Alimony and the New Tax Law


Divorce has always been messy financially, but it’s likely to become messier beginning in 2019, when the new alimony rules created by the 2017 Tax Cuts and Jobs Act go into effect. Couples, advisors, and lawyers are scrambling to understand the implications.

What’s changing?

For divorces finalized on or before December 31, 2018, the person paying alimony may take an above-the-line deduction, which decreases gross income dollar for dollar by the amount paid. Alimony recipients must pay income tax on the alimony received. The new tax law upends that structure: For divorces finalized beginning January 1, 2019, payers will be unable to deduct alimony payments, and recipients will no longer pay income tax on them.

No clear winners

The full effect of the new law on clients considering divorce remains to be seen, but it is safe to say that much will depend on the individual circumstances of the couple. The change will likely be negative for most alimony payers come January 2019, since losing the alimony tax deduction could cost thousands of dollars each year.

The impact is less clear for recipients. In some ways, alimony recipients whose divorces are finalized after 2018 stand to benefit. They won't have to pay income tax on their alimony payments, and lower taxable income may bring other benefits, such as eligibility for health-care subsidies or federal assistance programs.

On the other hand, some alimony recipients may be better off under the current law. Taxation of alimony payments is likely to reduce the amount of alimony that payers can offer as part of a divorce settlement—and even if it doesn’t, it gives payers and their lawyers more ammunition to make the case for lower payments. So recipients may collect less, even considering the tax benefits they’ll see under the new law. Moreover, recipients will no longer be able to use alimony payments to make retirement account contributions, which must come out of taxable income.

There are other reasons for alimony payers and recipients alike to be concerned about the new rules. Divorce settlements may become harder to reach, potentially leading to drawn-out cases and higher legal fees for both parties.

Clients considering divorce should also consider the following:

  • If they have an alimony agreement in place before the end of 2018, the current rules will remain in effect in 2019 and beyond.
  • If they make modifications to their alimony agreement in 2019 or after, they will have to abide by the new rules, provided that the modification expressly states that the amendments to the law apply.
  • The new law doesn’t affect the rule allowing divorced spouses who were married for at least 10 years to collect Social Security based on the earnings of their former spouse.
  • Some states already have formulas in place to provide more guidance and equity in the calculation of alimony, and those formulas will likely be under review in 2018. It’s possible that states without these formulas will look to develop them.

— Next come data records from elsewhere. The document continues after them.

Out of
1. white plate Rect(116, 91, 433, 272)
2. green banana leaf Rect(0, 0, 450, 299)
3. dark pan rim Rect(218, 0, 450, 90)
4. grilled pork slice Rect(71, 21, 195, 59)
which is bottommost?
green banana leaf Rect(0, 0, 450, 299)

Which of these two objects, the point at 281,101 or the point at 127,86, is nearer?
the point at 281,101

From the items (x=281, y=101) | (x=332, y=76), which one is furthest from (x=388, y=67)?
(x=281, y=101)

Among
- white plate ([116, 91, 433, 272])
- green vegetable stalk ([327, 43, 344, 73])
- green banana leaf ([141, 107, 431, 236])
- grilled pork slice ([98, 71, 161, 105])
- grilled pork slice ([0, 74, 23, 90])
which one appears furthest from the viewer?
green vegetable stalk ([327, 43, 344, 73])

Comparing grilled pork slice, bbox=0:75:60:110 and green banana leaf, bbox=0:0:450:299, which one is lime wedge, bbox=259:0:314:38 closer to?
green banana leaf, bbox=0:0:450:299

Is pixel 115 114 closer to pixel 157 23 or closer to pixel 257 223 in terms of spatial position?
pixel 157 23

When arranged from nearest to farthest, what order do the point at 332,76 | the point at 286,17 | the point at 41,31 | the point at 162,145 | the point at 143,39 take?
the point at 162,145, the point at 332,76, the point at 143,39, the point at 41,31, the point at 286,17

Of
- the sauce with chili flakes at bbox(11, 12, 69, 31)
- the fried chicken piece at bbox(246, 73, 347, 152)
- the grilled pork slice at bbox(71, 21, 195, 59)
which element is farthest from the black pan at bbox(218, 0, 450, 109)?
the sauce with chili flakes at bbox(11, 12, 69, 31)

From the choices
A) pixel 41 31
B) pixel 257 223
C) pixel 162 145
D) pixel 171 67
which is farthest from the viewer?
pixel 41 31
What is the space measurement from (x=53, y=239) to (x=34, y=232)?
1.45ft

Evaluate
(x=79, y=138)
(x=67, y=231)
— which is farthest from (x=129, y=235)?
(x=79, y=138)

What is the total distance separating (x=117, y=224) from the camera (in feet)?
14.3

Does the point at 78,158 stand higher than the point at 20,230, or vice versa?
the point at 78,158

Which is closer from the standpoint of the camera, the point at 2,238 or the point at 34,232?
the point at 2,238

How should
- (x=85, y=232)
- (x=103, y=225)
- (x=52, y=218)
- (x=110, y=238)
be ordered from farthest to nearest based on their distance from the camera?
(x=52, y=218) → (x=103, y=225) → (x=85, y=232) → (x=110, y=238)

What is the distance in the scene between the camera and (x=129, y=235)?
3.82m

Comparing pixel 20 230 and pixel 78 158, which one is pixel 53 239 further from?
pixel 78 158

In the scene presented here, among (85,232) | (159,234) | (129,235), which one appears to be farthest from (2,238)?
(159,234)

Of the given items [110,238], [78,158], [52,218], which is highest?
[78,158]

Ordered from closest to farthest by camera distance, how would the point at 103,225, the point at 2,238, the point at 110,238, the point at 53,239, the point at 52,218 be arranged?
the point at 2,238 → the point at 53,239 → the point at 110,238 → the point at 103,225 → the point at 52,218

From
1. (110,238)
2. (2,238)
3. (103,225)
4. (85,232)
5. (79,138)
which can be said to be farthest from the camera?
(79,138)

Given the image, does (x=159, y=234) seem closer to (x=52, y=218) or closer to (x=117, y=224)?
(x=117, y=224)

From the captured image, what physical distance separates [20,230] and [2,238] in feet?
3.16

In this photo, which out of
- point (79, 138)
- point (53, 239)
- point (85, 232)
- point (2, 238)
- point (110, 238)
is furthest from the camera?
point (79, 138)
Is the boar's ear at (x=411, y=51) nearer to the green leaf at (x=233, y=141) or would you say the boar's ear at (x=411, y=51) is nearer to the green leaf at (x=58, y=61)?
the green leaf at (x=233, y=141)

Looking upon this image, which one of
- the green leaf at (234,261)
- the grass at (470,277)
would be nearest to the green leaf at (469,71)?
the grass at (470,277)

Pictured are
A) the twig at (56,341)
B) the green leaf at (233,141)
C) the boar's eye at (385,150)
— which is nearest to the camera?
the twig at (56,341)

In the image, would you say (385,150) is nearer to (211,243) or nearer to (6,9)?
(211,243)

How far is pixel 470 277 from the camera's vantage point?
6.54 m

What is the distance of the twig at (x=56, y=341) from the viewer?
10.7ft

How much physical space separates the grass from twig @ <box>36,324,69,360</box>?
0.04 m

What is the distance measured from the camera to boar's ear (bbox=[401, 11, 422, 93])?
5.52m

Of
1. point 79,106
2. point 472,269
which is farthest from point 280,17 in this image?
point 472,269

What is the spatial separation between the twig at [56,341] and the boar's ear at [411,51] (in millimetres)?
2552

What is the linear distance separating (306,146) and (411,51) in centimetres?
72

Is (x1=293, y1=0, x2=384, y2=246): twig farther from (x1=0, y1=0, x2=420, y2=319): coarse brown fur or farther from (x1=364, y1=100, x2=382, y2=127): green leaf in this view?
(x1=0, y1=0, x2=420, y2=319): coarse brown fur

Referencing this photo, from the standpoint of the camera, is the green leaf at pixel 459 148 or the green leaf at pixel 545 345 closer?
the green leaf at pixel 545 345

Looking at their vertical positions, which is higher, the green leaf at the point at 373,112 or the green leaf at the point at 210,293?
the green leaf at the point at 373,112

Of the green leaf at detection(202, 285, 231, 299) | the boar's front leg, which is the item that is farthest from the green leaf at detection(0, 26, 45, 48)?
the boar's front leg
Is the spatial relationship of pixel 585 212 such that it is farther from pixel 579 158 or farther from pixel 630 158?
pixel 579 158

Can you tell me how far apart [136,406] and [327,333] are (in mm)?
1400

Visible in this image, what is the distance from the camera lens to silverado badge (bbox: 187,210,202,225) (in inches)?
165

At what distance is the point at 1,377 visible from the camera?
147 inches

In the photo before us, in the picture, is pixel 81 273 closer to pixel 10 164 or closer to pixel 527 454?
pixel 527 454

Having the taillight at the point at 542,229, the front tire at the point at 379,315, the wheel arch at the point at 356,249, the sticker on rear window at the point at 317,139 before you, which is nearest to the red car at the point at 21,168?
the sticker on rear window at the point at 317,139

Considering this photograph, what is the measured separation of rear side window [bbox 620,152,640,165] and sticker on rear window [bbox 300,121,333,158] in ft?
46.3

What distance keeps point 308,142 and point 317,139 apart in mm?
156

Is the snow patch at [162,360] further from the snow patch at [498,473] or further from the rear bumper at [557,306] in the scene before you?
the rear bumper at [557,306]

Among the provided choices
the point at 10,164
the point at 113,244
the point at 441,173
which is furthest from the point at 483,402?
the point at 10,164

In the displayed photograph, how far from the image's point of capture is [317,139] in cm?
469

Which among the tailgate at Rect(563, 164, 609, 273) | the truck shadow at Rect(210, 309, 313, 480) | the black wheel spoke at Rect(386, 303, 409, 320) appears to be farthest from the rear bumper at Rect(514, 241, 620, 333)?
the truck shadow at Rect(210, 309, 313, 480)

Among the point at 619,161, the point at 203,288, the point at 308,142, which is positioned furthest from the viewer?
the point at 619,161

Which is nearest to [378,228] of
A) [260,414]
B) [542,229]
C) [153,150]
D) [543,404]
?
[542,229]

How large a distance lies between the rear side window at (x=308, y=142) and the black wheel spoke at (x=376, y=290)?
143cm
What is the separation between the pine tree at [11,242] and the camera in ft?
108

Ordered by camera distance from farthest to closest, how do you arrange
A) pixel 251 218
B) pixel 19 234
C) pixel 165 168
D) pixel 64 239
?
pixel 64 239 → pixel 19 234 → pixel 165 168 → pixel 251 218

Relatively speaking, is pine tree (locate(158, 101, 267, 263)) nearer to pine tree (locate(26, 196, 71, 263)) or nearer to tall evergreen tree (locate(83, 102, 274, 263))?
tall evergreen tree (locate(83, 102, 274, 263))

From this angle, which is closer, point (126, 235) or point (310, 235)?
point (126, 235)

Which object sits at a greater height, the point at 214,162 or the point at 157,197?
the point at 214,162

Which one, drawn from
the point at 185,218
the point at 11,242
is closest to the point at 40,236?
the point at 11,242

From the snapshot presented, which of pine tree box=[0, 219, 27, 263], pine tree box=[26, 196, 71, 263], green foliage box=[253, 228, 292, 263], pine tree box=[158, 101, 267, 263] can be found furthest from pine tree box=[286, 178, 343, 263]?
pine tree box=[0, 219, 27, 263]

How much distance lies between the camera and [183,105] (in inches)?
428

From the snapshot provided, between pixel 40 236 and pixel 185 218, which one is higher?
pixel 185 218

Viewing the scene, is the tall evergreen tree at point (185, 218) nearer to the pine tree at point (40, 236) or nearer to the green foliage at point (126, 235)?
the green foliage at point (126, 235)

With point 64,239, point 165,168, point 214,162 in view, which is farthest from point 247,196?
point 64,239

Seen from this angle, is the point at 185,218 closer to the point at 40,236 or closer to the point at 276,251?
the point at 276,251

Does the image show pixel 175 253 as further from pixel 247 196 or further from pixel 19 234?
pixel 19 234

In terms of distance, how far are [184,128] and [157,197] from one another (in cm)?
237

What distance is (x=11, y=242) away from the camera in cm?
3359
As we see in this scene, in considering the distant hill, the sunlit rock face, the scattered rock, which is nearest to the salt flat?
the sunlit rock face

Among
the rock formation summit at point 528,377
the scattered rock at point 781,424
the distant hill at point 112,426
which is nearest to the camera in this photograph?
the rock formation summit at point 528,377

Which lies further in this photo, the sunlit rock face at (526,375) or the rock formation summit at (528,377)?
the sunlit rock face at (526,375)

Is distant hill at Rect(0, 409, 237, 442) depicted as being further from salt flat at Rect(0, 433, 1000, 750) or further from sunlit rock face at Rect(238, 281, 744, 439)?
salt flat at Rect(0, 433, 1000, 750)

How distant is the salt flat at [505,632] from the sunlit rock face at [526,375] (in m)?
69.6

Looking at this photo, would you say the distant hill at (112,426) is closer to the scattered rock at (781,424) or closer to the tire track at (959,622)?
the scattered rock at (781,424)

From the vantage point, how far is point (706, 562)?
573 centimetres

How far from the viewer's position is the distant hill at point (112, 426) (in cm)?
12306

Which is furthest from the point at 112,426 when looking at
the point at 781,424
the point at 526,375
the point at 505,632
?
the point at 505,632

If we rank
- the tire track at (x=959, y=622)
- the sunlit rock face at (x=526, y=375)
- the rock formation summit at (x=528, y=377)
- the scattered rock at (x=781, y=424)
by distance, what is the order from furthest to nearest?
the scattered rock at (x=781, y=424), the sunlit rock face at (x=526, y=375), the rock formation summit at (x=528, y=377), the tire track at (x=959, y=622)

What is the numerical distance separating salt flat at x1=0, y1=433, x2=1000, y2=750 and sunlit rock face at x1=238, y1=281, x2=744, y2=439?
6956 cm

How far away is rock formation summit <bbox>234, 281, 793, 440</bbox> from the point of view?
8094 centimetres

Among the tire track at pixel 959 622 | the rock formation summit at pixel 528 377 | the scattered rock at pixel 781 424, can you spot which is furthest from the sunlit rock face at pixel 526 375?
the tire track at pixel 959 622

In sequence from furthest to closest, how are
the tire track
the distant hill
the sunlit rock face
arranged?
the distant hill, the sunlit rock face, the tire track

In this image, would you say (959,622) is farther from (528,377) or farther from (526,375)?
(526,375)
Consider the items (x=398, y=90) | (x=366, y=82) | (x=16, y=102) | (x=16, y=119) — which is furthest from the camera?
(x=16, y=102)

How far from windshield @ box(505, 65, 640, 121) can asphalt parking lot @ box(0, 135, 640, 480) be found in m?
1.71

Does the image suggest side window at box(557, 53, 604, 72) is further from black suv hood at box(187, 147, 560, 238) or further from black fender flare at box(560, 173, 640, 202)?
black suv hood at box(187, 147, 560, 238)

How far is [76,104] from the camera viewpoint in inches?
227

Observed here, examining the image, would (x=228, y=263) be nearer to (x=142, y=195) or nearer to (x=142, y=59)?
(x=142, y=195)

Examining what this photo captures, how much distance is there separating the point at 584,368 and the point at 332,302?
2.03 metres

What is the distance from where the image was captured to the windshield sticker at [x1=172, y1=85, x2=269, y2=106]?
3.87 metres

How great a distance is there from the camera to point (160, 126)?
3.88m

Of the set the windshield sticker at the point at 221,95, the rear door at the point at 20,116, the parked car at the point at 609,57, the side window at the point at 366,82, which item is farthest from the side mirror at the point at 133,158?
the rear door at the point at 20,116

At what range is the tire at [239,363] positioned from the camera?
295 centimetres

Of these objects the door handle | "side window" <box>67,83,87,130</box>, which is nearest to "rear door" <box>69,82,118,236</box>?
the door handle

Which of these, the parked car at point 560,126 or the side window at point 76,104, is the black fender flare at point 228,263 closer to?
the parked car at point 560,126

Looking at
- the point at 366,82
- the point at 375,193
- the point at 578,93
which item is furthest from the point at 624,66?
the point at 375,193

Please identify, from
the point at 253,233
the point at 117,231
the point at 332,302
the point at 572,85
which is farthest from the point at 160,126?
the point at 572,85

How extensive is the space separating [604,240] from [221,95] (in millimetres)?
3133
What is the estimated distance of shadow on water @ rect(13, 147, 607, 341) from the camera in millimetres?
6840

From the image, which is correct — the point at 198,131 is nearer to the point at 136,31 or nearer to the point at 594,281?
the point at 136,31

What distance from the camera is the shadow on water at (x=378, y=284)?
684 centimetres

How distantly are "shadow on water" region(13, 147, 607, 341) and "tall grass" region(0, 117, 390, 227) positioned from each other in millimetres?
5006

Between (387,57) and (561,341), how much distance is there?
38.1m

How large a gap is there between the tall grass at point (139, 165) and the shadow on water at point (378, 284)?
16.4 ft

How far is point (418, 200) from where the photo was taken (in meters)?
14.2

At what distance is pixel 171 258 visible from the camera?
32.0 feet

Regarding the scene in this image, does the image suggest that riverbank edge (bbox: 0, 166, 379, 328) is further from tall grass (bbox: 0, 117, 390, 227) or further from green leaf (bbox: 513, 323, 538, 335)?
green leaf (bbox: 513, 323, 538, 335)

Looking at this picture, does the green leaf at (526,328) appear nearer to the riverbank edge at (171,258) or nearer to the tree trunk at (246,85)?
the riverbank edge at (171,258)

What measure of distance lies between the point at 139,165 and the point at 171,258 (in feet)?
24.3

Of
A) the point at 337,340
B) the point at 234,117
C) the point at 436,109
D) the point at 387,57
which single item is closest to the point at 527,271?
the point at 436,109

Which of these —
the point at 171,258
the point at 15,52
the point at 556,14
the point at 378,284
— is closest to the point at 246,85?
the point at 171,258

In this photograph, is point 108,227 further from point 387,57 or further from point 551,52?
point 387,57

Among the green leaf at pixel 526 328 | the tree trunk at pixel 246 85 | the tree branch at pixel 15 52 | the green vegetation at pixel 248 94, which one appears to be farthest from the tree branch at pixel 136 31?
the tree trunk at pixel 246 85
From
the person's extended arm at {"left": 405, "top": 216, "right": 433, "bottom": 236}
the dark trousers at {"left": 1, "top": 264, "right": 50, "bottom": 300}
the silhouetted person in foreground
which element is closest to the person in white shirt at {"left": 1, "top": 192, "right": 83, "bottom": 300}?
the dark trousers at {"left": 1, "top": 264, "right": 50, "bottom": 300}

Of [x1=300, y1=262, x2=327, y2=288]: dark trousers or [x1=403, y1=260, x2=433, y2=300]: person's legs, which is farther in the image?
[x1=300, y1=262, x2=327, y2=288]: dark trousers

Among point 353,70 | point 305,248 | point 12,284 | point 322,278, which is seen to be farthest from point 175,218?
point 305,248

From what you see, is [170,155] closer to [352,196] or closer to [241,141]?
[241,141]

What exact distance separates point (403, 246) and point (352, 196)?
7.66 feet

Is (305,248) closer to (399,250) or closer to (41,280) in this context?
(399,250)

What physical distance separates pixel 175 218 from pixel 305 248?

Ultimately, the effects of the new alimony rules will depend on the respective financial situations of each divorcing couple and their willingness to come to an agreement. In general, however, it seems likely that more divorce cases will go to court rather than be settled, and some states may be forced to reframe their alimony guidelines to take the federal law into account. In the face of all of this upheaval, it’s especially important to have thorough conversations about alimony with divorcing clients—whether they’re on the paying or receiving end.